● **PASSAGE**
How to screen scrap a non-browser based object?

A

andav

Hello All,
Forgive me if the answer I am looking for is fairly simple.
I am still fairly new to C# & .NET.

A client of mine is looking to automate a process, initially I assumed
it would be some simple screen scraping and reporting.

Looking into the project some more, what happens is that they go to a
site and the site loads the following object:

<!-- Start IE Object Tag -->

<OBJECT ID="Seagull Web-to-Host Control Module v3"
CLASSID="clsid:037790A6-1576-11D6-903D-00105AABADD3"

● **SET EXERCISE 1**
In the dataset listing, swap "tree trunk" for "tree stem" everywhere and leave everything else unchanged.
The listing after the forum post has no connection to it.

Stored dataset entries
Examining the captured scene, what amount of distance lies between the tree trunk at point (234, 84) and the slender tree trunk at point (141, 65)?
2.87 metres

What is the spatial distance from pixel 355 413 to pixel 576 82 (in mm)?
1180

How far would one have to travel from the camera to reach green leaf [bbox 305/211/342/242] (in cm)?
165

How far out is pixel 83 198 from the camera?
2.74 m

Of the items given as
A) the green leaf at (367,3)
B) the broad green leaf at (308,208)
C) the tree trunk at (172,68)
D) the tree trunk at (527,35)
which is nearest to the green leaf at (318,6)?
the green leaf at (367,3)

● **SET EXERCISE 2**
Please condense the paragraph of the forum post that begins "A client of mine" into one shorter sentence.

● **RIGHT ANSWER 1**
Examining the captured scene, what amount of distance lies between the tree stem at point (234, 84) and the slender tree stem at point (141, 65)?
2.87 metres

What is the spatial distance from pixel 355 413 to pixel 576 82 (in mm)?
1180

How far would one have to travel from the camera to reach green leaf [bbox 305/211/342/242] (in cm)?
165

How far out is pixel 83 198 from the camera?
2.74 m

Of the items given as
A) the green leaf at (367,3)
B) the broad green leaf at (308,208)
C) the tree stem at (172,68)
D) the tree stem at (527,35)
which is nearest to the green leaf at (318,6)?
the green leaf at (367,3)

● **RIGHT ANSWER 2**
A client wants to automate a process, which the writer first assumed would be simple screen scraping and reporting.